It’s early in the week and all you can do is wait for the weekend to get here. Well, it’s not all you can do. You can daydream and plan and tell others about the awesome plans you have made. You can trudge through the mundane job before you, with the hope of something better to come; whether it be the lake, the beach, a date or a night out with friends. This is how we live our weeks. Ease of labor is made possible by the promise of a break from it. Monday through Friday we walk through the valley of the shadow of work and school. When Friday comes, we enjoy the good news of the clock, world without end. Till then, we manage by enjoying happy hours, long lunches and a good film but we are wanting something else entirely different from the work week.
And we most likely have a spirituality in the same vein. We eagerly await doing spiritual things and being involved with spiritual enterprises. We look to the future. We look away to something outside of what we are doing. Regardless of where we are and what we happen to be doing, we must wait for something else or be somewhere else to have a spiritually significant moment. It is here, we are believing the gospel of something else entirely.
There is one understandable reason for this. The gospel is in fact something else entirely. It is entirely outside of our opinions, for the good news of the Kingdom is out there regardless of our belief in it. Also, the gospel is the message of God working and rescuing and changing us because we cannot do it ourselves.

### Supplied data
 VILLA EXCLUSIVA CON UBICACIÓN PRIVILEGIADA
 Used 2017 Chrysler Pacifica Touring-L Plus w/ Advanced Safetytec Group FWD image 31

### Exercise goal
Reproduce the essay on waiting for the weekend word for word, everything from "And we most" down to "of something else entirely.". Work only from the essay at the top; the lines play no part.

### Problem solution
And we most likely have a spirituality in the same vein. We eagerly await doing spiritual things and being involved with spiritual enterprises. We look to the future. We look away to something outside of what we are doing. Regardless of where we are and what we happen to be doing, we must wait for something else or be somewhere else to have a spiritually significant moment. It is here, we are believing the gospel of something else entirely.